Norfolk S. Ry. Co. v. Box
(U.S. 7th Cir., Civil Procedure, Transportation) In a suit over a state requirement that rail switching yards built or substantially renovated after February 2005 must include walkways parallel to each track for employees, judgment for defendant-state is affirmed where federal law does not supersede the state requirement.
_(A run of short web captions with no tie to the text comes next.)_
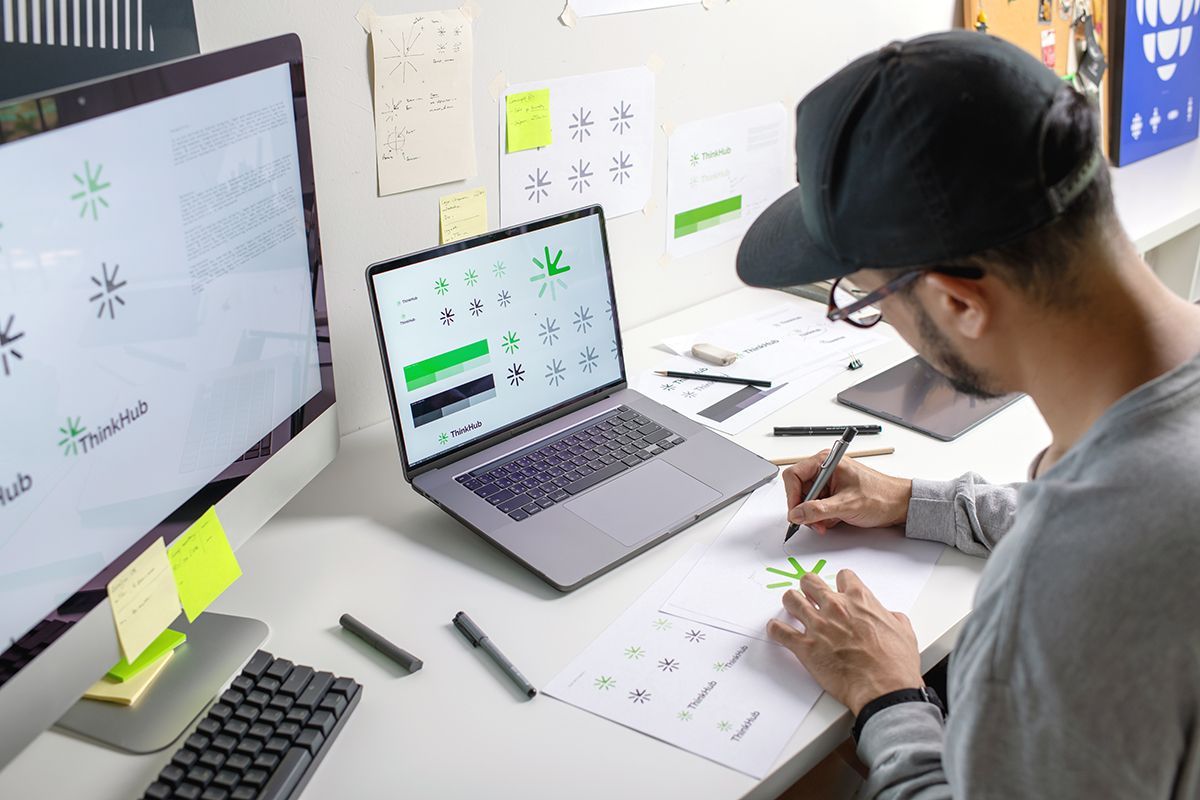 Graphic designer sitting a work desk creating logo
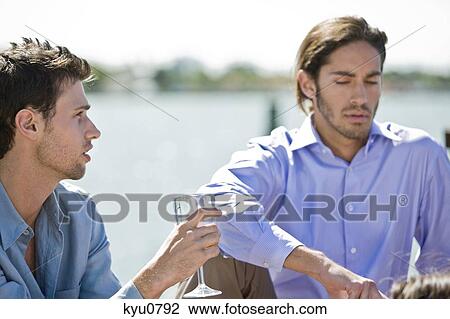 Man enjoying drink with his friend View Large Photo Image Stock Image - Man enjoying drink with his friend. Fotosearch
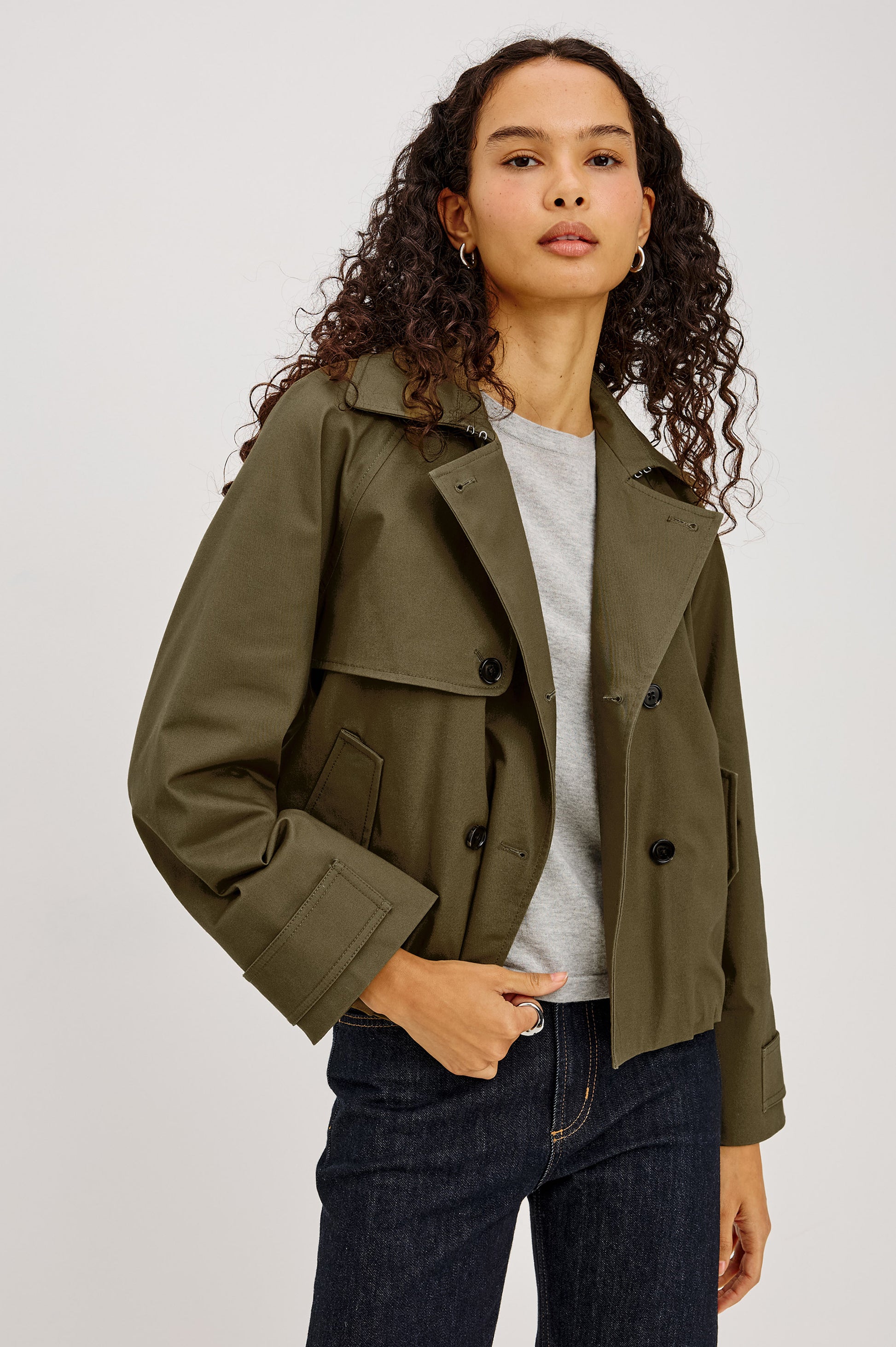 khaki green double breasted jacket worn with dark denim jeans 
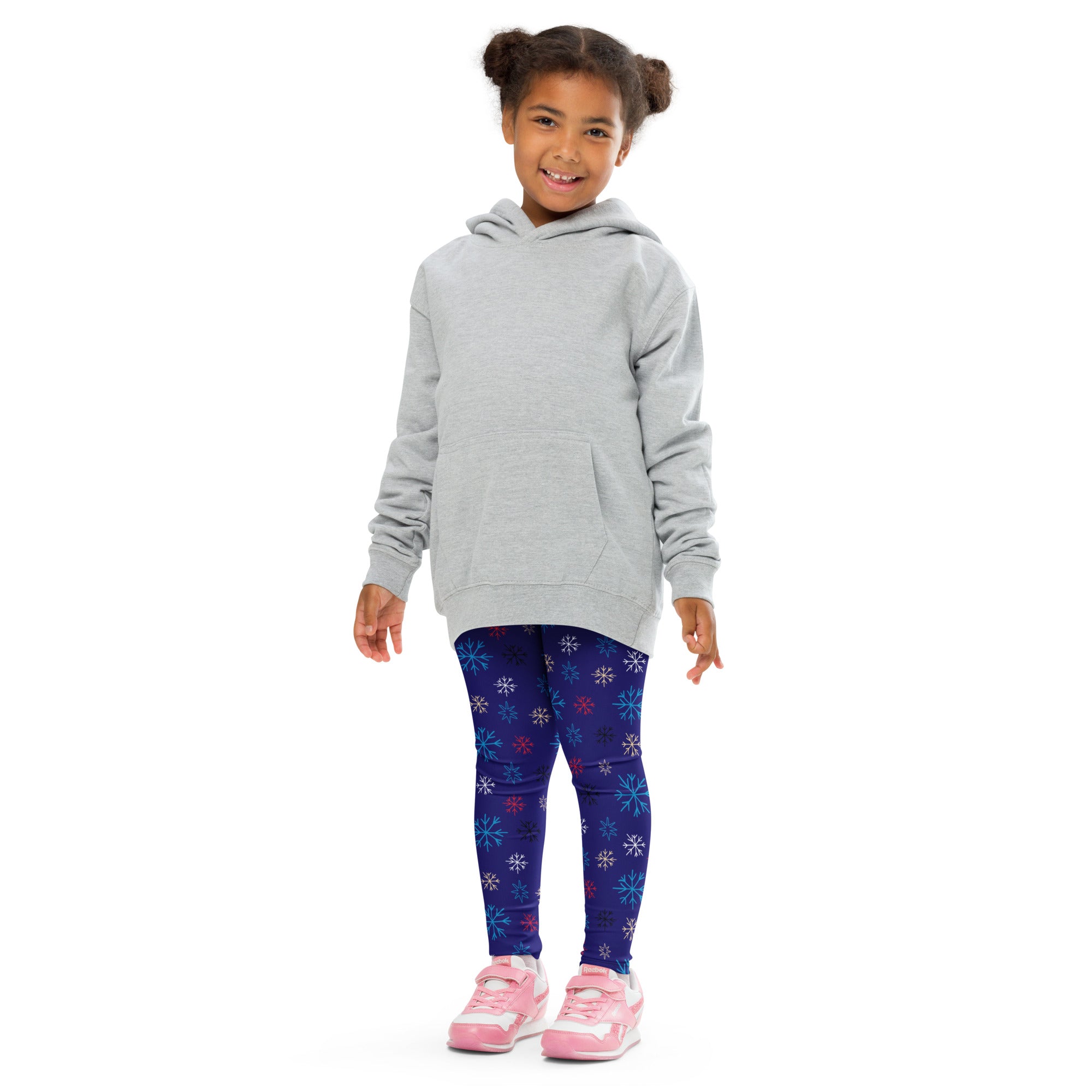 A child wearing kids snowflake pattern buttery soft dark blue leggings with colorful snowflakes and a light gray hooded sweatshirt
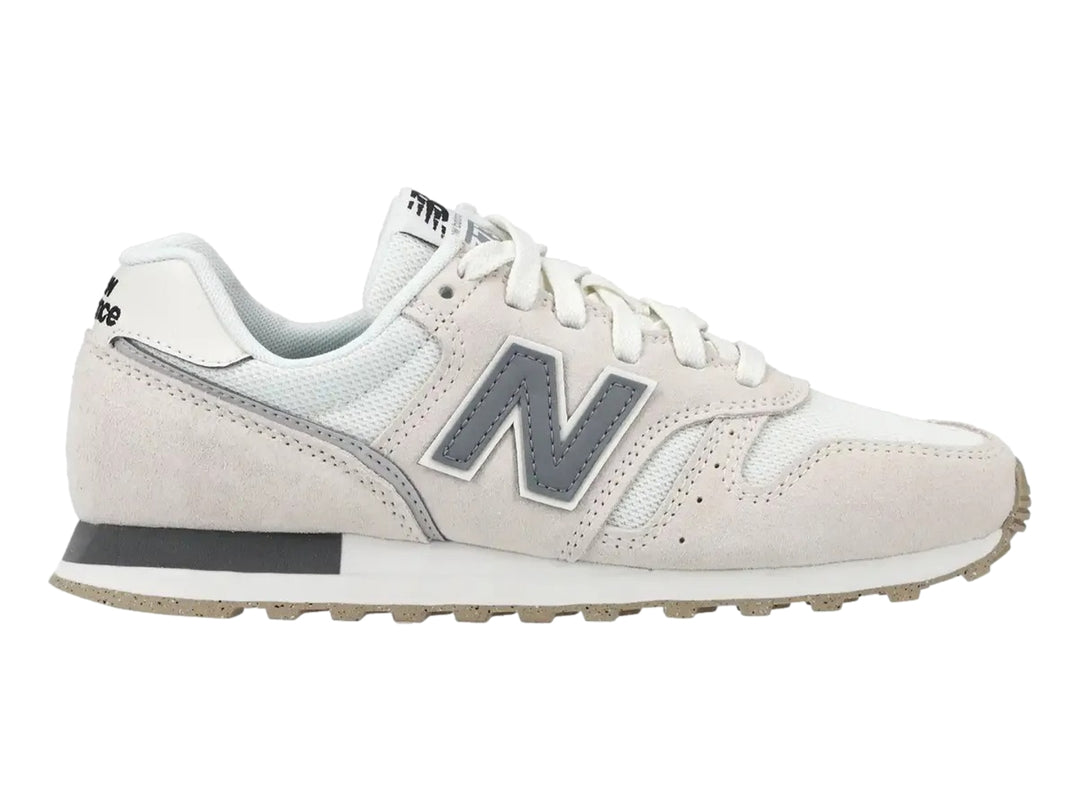 Tenis New Balance color lino con detalles en gris y blanco, vista lateral.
Richland Bookmart, Inc. v. Knox County, Tennessee
(U.S. 6th Cir., Civil Procedure, Commercial Law, Constitutional Law, Entertainment Law) In a suit challenging the constitutionality of a county ordinance that establishes licensing requirements and regulations for sexually-oriented businesses, summary judgment for defendants and partial denial of summary judgment for plaintiffs is affirmed in part and reversed in part where: 1) the ordinance is a content-neutral time, place, and manner regulation aimed at preventing the deleterious secondary effects of the businesses; 2) the county met its burden of providing a reasonable evidentiary basis for concluding that its regulation would have the desired effect; 3) plaintiffs did not meet their burden of casting direct doubt on the factual findings or rationale underlying the ordinance; 4) the ordinance was narrowly tailored and not overbroad; 5) the ordinance was not an unconstitutional prior restraint; 6) state law did not preempt the ordinance’s limitation on hours of operation; and 7) plaintiffs had no standing to challenge the civil disability provisions of the ordinance.


Madden v. Cowen
&
Co.
(U.S. 9th Cir., Civil Procedure, Corporation & Enterprise Law, Securities Law) In a suit against an investment bank alleging that the bank misled plaintiffs regarding the sale of their closely held corporation to a publicly traded company, denial of a motion to remand to state court and dismissal are reversed and remanded with instructions to remand to state court where the suit falls within the Securities Litigation Uniform Standards Act’s savings clause, which preserves certain state-law actions.